The Need for Speed

The Need for Speed
Ros Thomas
The Weekend West
Published Saturday September 14, 2013

It’s athletics season. I know this because hurdles are sprouting from the soggy turf around school ovals. Long jump sandpits are raked and crunchy with wet sand. I see girls with stilts-for-legs limbering up for the high jump. And I feel a wave of relief that my sports carnival days are behind me.

When I was a child, running races was an exercise in humiliation. I was gifted with neither speed nor endurance. At the crack of the starter’s gun, I would jump in fright while the other kids charged out of the blocks. My swifter classmates would become a blur as they streaked away from me. I’d command my legs to accelerate but already, the gap between me and them was widening. By the half way mark, my screaming lungs would overrule any fantasies about finishing in the top eight. I knew I was going to come a pink and flustered last. Again.

Up ahead, some kid with racehorse genes and a slipstream would feel the snap of the winner’s tape and the pack would charge over the line as parents clapped and cheered. No-one needed to clock the time of the pig-tailed straggler, division 6, making her lonely finish. Race officials were already pinning ribbons to scrawny chests barely out of breath. How I yearned to be fussed over in the winner’s circle, to spend the day with a blue ribbon fluttering against my shirt.

Later, in high school, I tried out for the hurdles. I thought my years of trampolining might give me an edge at jumping and running combined. The hurdlers I’d seen were glorious to watch. They darted down the track like gazelles, gliding over the hurdles, each arc barely a blip in the silky rhythm of their stride.

And then it was my turn: I mowed down every hurdle but one, scraping the skin off my shin and wrenching my ankle.  

“Now that’s what I call a demolition derby!” My gym teacher patted my shoulder as I limped off to sick bay. Miss Wadsworth must have been pushing forty but she had the body of a greyhound and a knack for shattering egos: “Stick with softball, hey?” she called, “There’s only eighteen metres between bases!” 

Even now, I feel sorry for kids with no speed. I don’t begrudge fast kids their glory, but it pains me to watch the losers: they look so dejected. I want to reach out to those little downcast faces and whisper: “Coming first is over-rated. It’s how you handle coming last that counts.”

So I grew up to be a walker. Walkers think joggers should stay at home and run in a wheel  – like hamsters – so we don’t have to look at them. But they’re everywhere in my suburb. The same beefy middle-aged man pounds past me as I stride up the hill to my local playing fields. I greet him with a jaunty “Morning!” because I’m not struggling for air. Sometimes he’ll grunt: “Mornin” (no joyous exclamation mark). Other times he just jerks his chin in my direction because he’s trying to hold back a heart attack. I hold my breath against his pungent sweet-sour smell and try not to stare at his contorted tomato-coloured face as he passes. But I think: “No jogger ever looks happy!”

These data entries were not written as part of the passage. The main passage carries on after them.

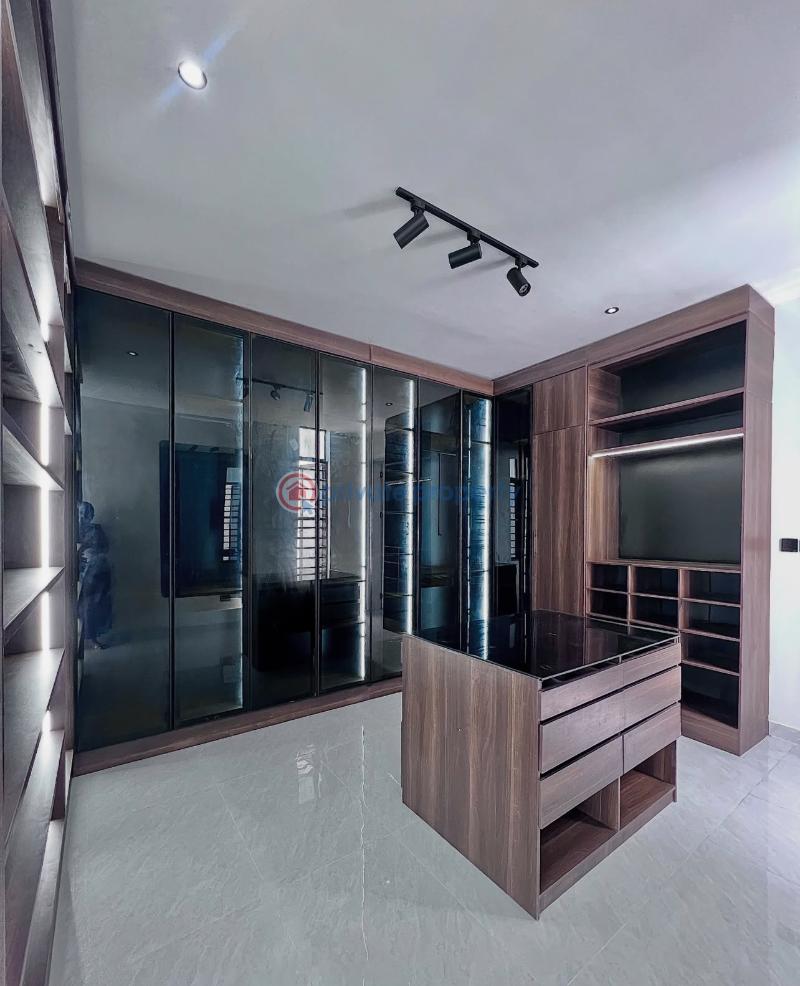 Contemporary 5 bedroom fully detached home with swimming pool, gym room, double rooftop terrace duplex - 14 5 bedroom Detached Duplex For Sale Secure Estate At Orchid Lekki Along Lekki Expressway Lagos - 14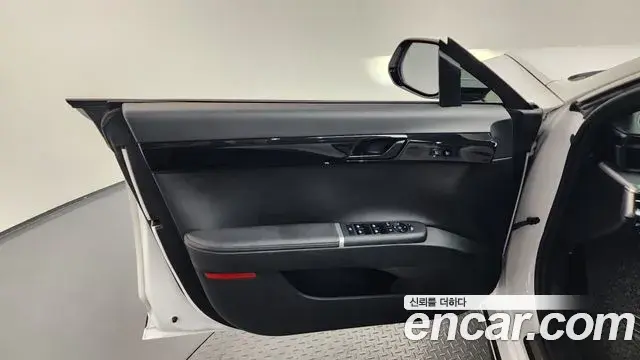Hyundai Grandeur Hybrid 2023 — ფოტო 19/36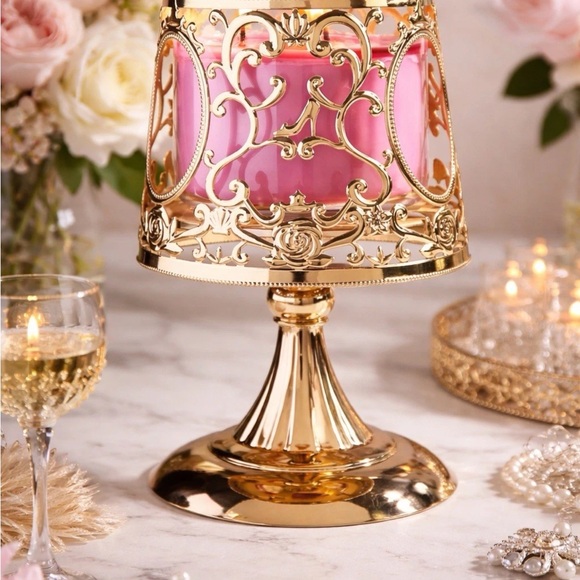 NEW Bath & Body Works Disney Princess Royal Lamp 3 Wick Candle Holder Gold NWT - Picture 8 of 8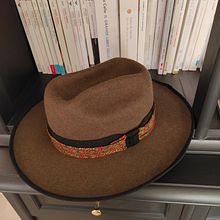 Il mio progetto del corso: Confezione di cappelli moderni. Design de acessórios, Design de moda, Tecido, e Feltragem com agulha projeto de andrea_barborini - 20.04.2024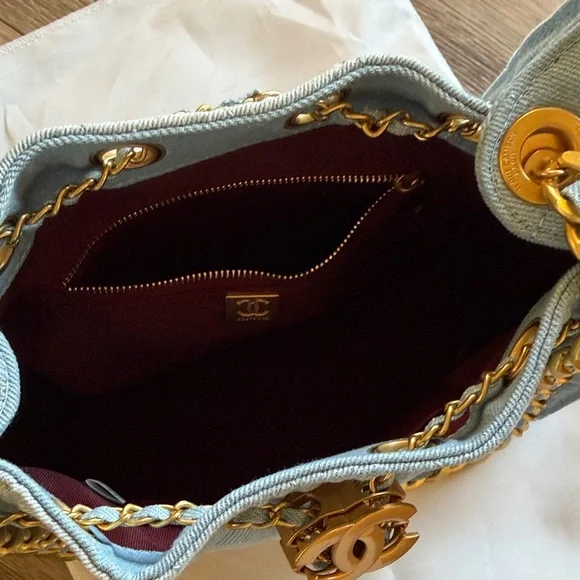 Chanel 25 Light Blue denim Jean Quilted Bag with Gold Chain look a like - Picture 9 of 9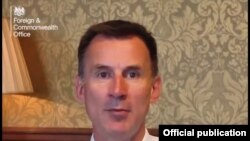 ဗြိတိန်နိုင်ငံခြားရေးဝန်ကြီး Jeremy Hunt ။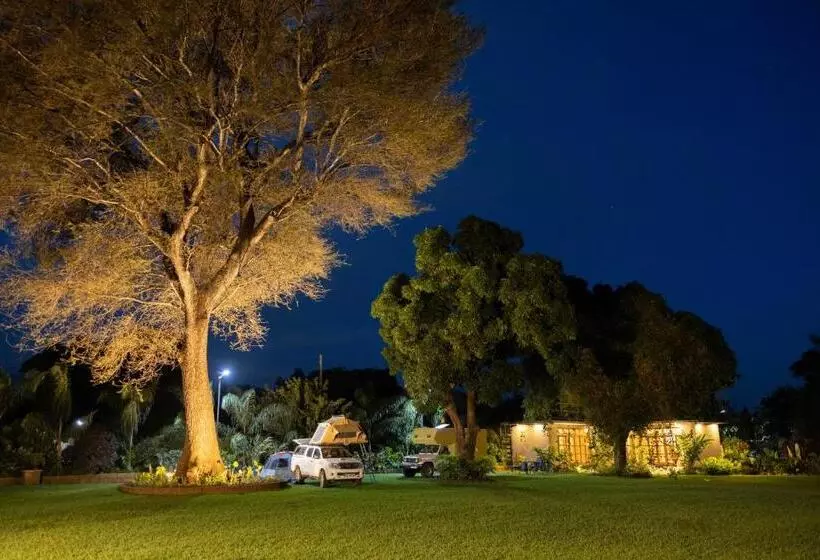 ホテル Tulivu Kilimanjaro Retreat And Campsite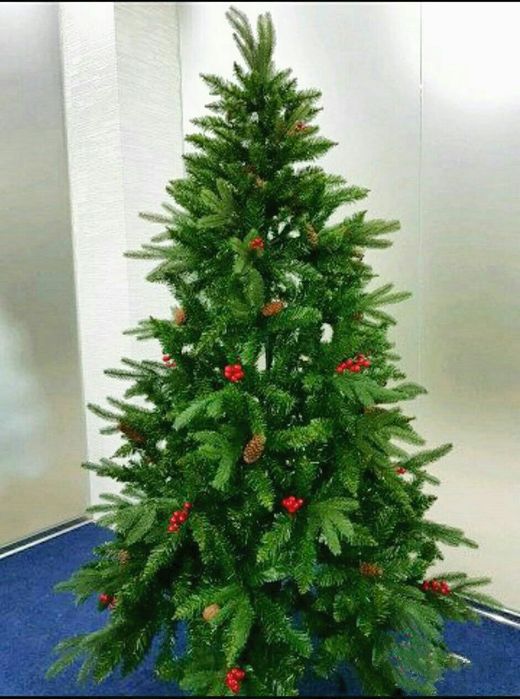 Ёлки подарок каждому покупателю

The irony here is that, at 45, I’ve taken up running. I like to call it running because it makes me sound like an athlete. Now that I have my own tomato-face I can tell you why all joggers look pained: because they are.

Here’s what I’ve discovered about middle-aged joggers since becoming one six weeks ago: running only becomes enjoyable when you turn into your street and you realise that in fifteen seconds, you will stumble through your gate. Then your lungs and your legs will finally stop hurting.

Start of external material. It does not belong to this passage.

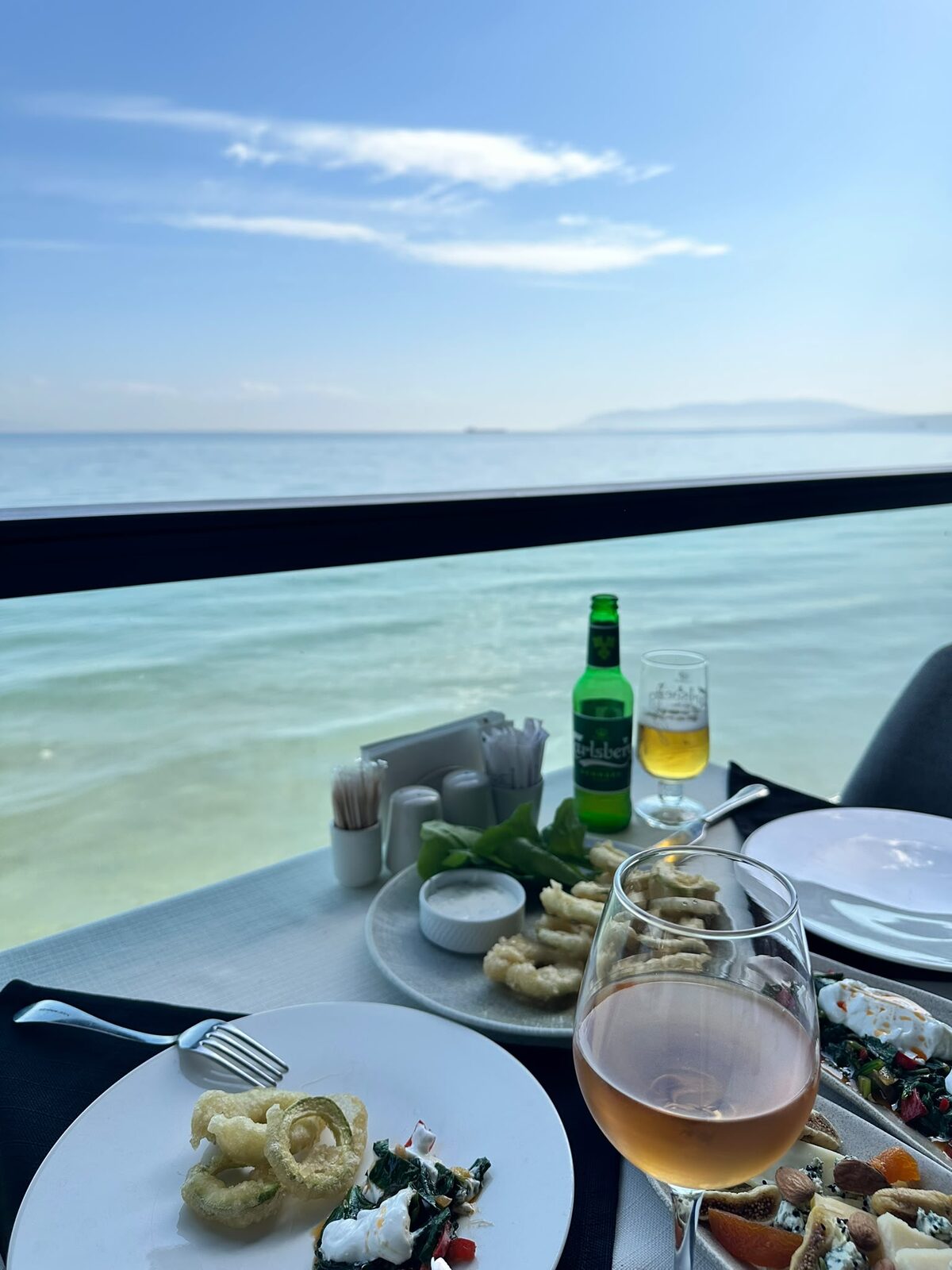 Kavi Değirmenaltı, deniz manzaralı sofra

But last week, determined to experience a runner’s high, I turned up at the playing fields where the super-mums do their hard-core training.

The super-mums introduced me to the trainer guy who we’d be paying to yell: “Okay ladies! Off you go, across the oval, round the cricket nets and back.”

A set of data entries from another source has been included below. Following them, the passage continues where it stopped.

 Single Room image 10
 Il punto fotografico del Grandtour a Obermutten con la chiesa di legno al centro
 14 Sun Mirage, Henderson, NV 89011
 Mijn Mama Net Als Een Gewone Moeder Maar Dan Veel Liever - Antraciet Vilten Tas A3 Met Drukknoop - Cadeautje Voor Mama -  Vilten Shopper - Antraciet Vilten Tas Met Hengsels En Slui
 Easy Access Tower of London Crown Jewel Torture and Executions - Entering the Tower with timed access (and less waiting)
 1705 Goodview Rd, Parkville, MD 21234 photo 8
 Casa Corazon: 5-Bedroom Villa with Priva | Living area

I took off across the grass, pumping my arms and urging on my legs  until I could feel the headwind in my face and the dewy grass flattening under my hoofs. As I rounded the cricket nets it dawned on me that I had hit the front – the super-mums were at my heels, sprinting and talking at the same time.

I tore back towards the smug trainer guy, my chest burning, legs howling. As I reached him, he began to clap. “Nice!” he yelled. I had won! WON! I bent double and panted violently (and euphorically) as the super-mums cantered in still discussing their new season bikinis.

And then smug trainer guy shouted: “Righto ladies, that was your warm-up! Now for the sprints!”

I handed him a tenner, got into my car and drove home.